Harel posaunte in seinen Ankündigungen die Komödie als Wunderwerk aus, Balzac machte die verfehlte Spekulation, alle Sitze für die Uraufführung selbst zum Vorverkauf zu bringen: ein Mißgriff, der zur Agiotage und der Besetzung des Hauses mit den anspruchsvollsten, blasiertesten Premierentigern führte. Die ersten drei Akte wurden kalt aufgenommen; Übelwollen und Langeweile machten sich fühlbar. Als aber im vierten Akt Lemaître in der Vermummung eines mexikanischen Generals erschien, den Hut mit einem Paradiesvogel geschmückt, und ein fremdländisches Kauderwelsch sprach, brach ein Skandal los, der verhängnisvoll wurde, als mit Recht oder Unrecht bemerkt wurde: Lemaîtres Haarschopf gleiche dem Toupet Louis Philippes, der Schauspieler verhöhne in Ton und Maske den Bürgerkönig. Der älteste Prinz von Orleans verließ unwillig seine Loge, der König ließ am nächsten Tag Vautrin verbieten. Vergebens erhoben Victor Hugo und Dumas im Ministerium Einsprache gegen diesen Gewaltakt. Umsonst bot der Direktor der Schönen Künste, Cavé, Balzac eine Entschädigung von 5000 Franken. Der Dichter wies das »Almosen« stolz zurück: er habe, um ein Dutzend Meisterwerke zu vollenden, 200 000 Franken Schulden gemacht; er habe drei Monate nur an die Proben von »Vautrin« gewendet, drei Monate, in denen er sonst mindestens 25 000 Franken eingenommen hätte. Eine Meute von Gläubigern hetzte ihn, doch von dem Augenblick, in dem er nicht alle befriedigen könne, sei es ihm gleichgültig, ob ihn fünfzig oder hundert drangsalieren, sein Mut, Widerstand zu leisten, sei derselbe für alle Fälle. Der Sendbote des Ministeriums versicherte Balzac nach dieser Entgegnung seiner Achtung und Bewunderung: »Es geschieht mir zum erstenmal, daß ein solches Anerbieten abgelehnt wird.« »Desto schlimmer«, erwiderte der Dichter.

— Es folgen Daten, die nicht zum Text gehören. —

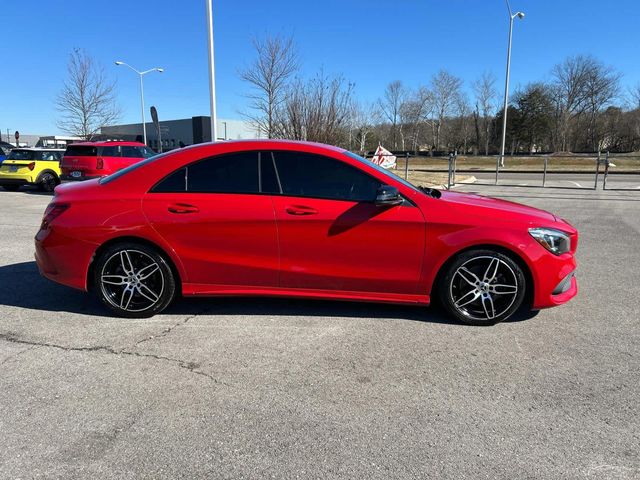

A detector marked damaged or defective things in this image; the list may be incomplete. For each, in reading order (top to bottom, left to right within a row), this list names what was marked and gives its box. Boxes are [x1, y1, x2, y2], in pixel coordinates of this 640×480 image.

crack in asphalt [0, 332, 230, 388]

Von dem Wahn, sich durch die Bühne aus allen Wirren zu retten, heilte ihn die Katastrophe des »Vautrin« so wenig, wie Heines Warnung, der ihm scherzend den ernstgemeinten Rat gab: bleiben Sie beim Roman. Wer an das Bagno von Toulon gewöhnt ist, lebt sich nicht im Bagno von Brest ein. Balzac schrieb noch eine Reihe teilweise sogar gelungener Stücke. Sein eigentliches Weltdrama wurde aber die » Comédie humaine«, in der er, allerdings nicht im Rahmen des Schauspielhauses, nach seiner Schätzung zweitausend Männlein und Weiblein in Tragödien und Komödien aller Spielarten auftreten ließ.